11月30日、午後6時。弘前市役所前には、防寒服に身を包み、手には懐中電灯を持った人々が、およそ百人ほどであろうか、白い息を吐きながら集っていた。これから、一斉カラス追い払いが始まるのだ。僕も、わが家の懐中電灯を手に、その人だかりの中にいた。
市長の合図と共に、全員、手にした懐中電灯を高くかかげスイッチを押した。その光を、外濠の土塁上に並ぶ木々の上のカラスの群れに照射しながら、追手門から亀甲方面に向けて皆で歩いたのだ。幾重もの光の線が、梢にとまるカラスを射抜いて進んだ。思わぬ光の波状攻撃にカラスたちは・・・。
一つわかったことがある。カラスにも、敏感なカラスと鈍感なカラスがいることだ。
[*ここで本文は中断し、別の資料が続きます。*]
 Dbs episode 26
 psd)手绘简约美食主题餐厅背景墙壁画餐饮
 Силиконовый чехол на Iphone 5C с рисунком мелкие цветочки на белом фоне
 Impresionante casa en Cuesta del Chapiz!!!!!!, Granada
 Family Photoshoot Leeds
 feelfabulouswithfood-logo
光を当てられ、すぐに逃げ出すカラスもいれば、何人もが同時に光を浴びせかけても、少しも動じないカラスもいる。考えてみれば、人間にだって、一旦寝入ってしまえば、近所で火事が起きようと、目を覚まさない輩もいる。
僕は、東門から、公園の中に入ってみた。いつも、外濠のカラスしか見ていなかった。ひょっとしたら、内堀に沿った茂みも、やはり塒になっているんではないか? そんな不安がわいたからだ。
その心配は杞憂に終わった。園内の梢上に、カラスの姿をみつけることはなかった。そのかわり、外濠を追われたカラスの大群、まさに大群と呼ぶにふさわしいおびただしい数のカラスが、天守の上空を旋回していた。それは、何とも異様な風景であった。
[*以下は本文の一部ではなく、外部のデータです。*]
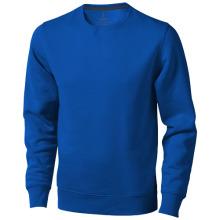 Unisex mikina Surrey modrá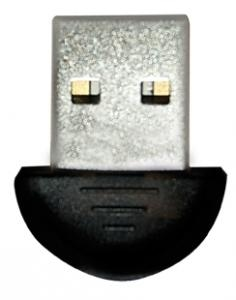 Bluetooth 2.0 Class II Micro Adapter USB V2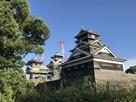 宇土櫓と天守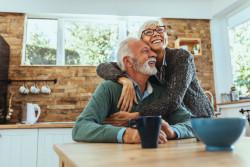 Fournir un certificat de vie à sa caisse de retraite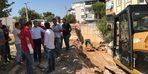 Torbalı'da göçüğün yaraları sarıldı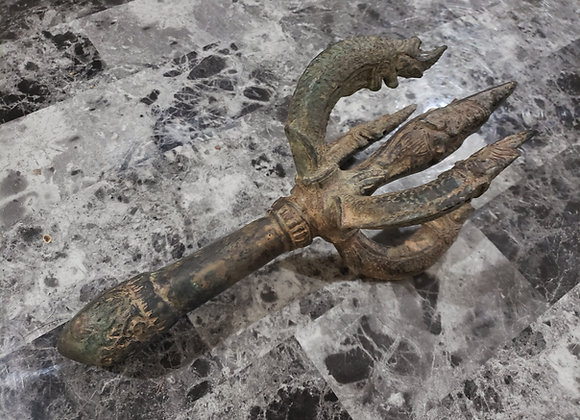 The Indra Naga Mace Empowerment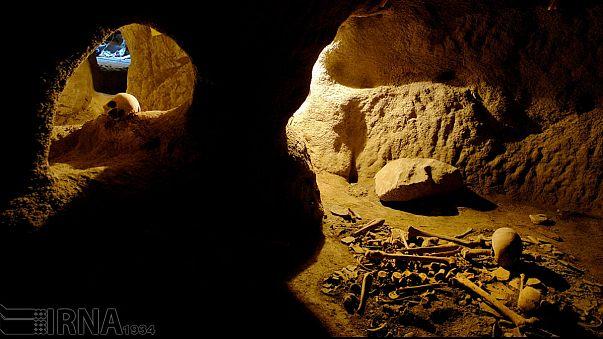 Ősi várost fedeztek fel Iránban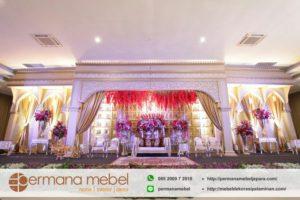 Dekorasi Perkawinan Gedung Bahan Spon Karet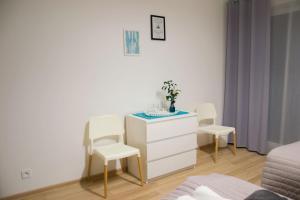 Domek Vika, Dovolenkové domy  Kielce - big - 25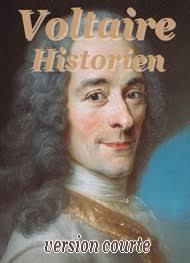 Voltaire, historien (raccourci) - Voltaire | Livre audio gratuit | Mp3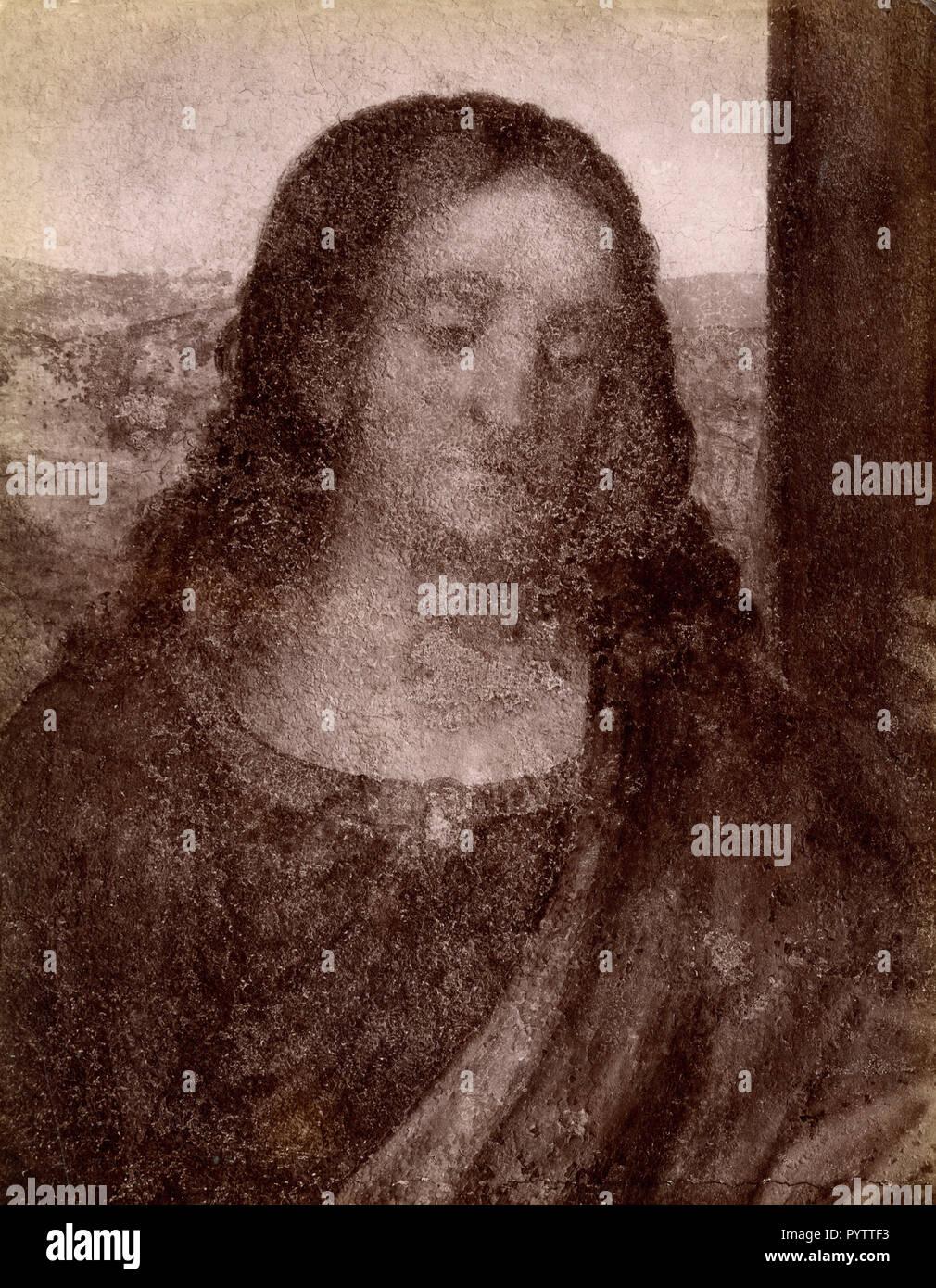 Detail De La Cene Tableau De Leonard De Vinci Milan Italie 1890 Photo Stock Alamy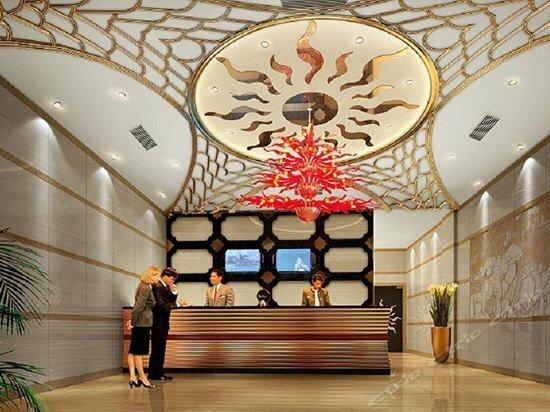 Fremont Hotel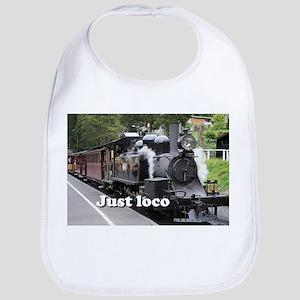 Just loco: steam train, Victoria, Australia Bib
帰りは、また、追手門から外濠沿いを歩いた。とうとう最後まで逃げなかったのか、あるいは再び戻ってきたのか、堀の向こう岸の木々の上には、カラスの黒い影が点々としていた。
市長は、開会の挨拶の中で、「市民との協働」という言葉を使っておられた。確かに、大勢の市民が、今日の追い払いに参加した。それを成果と言えば、それにも一理はある。
でも、実際にこれで、カラスはいなくなるのか? カラスの糞害を無くすることができるるのか? と言えば、その効果には、疑問符をつけざるを得ない。
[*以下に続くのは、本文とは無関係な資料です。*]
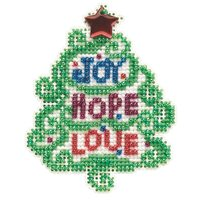 Joy Hope Love Cross Stitch Ornament Kit Mill Hill 2021 Winter Holiday MH182133
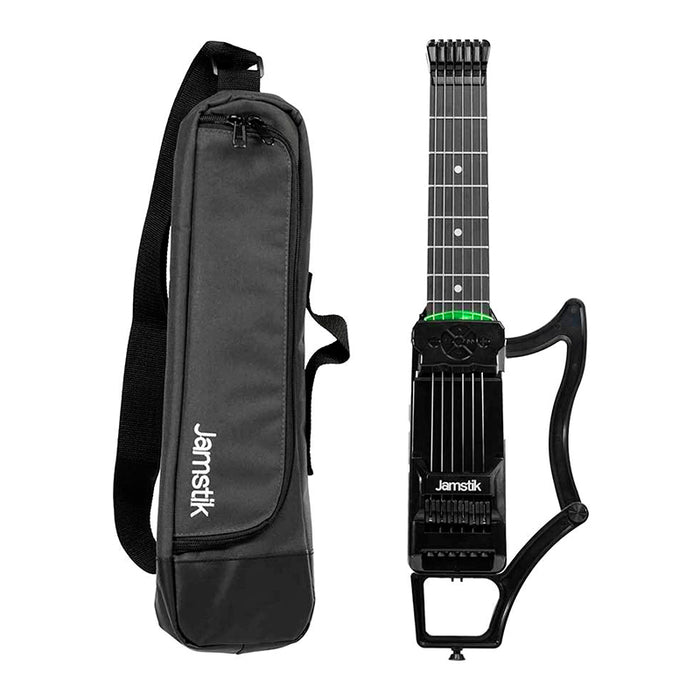 Zivix Jamstik 7 Smart Guitar (Bundle Edition)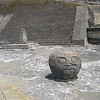 Olmec Head - Cholula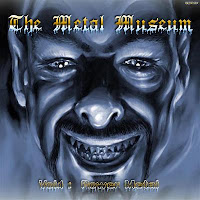THE METAL MUSEUM - DISCOGRAFIA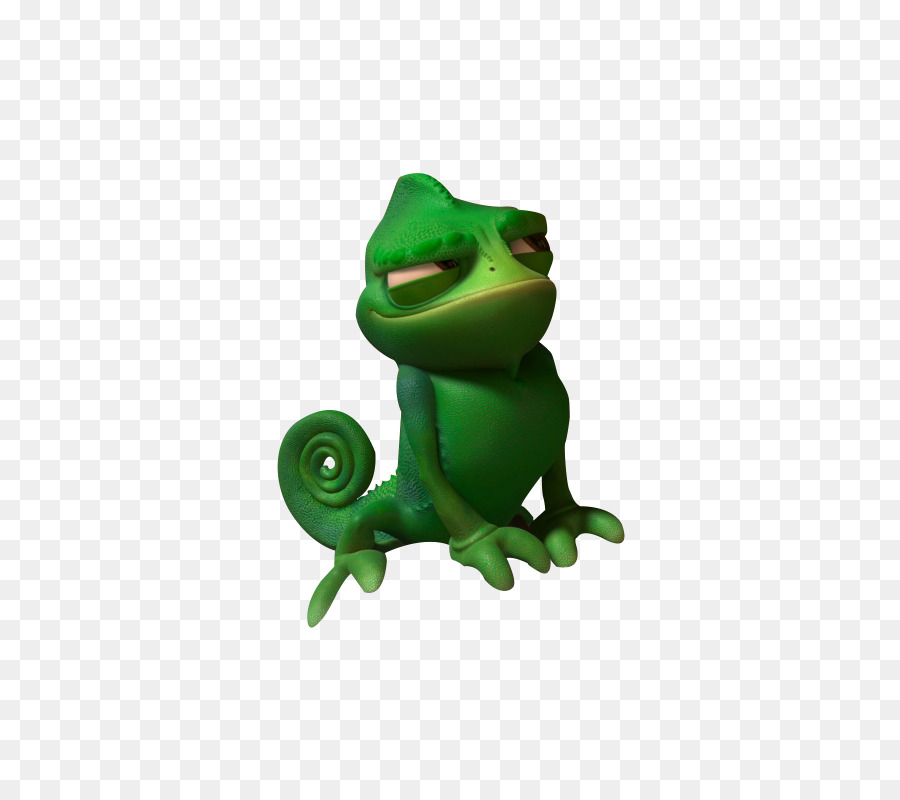 pascal png clipart Rapunzel Chameleons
いやいや、このブログで、いくら疑問符をつけたって何も解決しない。疑問は疑問として、今度の一般質問で、しっかり質していこうと思う。
ここで一句。「冬空や 闇を照らして 烏追う」。 ついでに一首。 「面白く やがて虚しきカラス追い 明日には帰る ものと知りつつ」。やっぱり、短詩・定型詩は難しい。もう止めようっと。
今日のタイトルを、”カラス”でも”烏”でもなく、”鴉”にしたのは、昔読んだ、麻耶雄嵩の小説を思い出したからだ。さっき見た天守閣上空のおどろおどろしい雰囲気を現すのには、この字が一番当てはまるような気がする。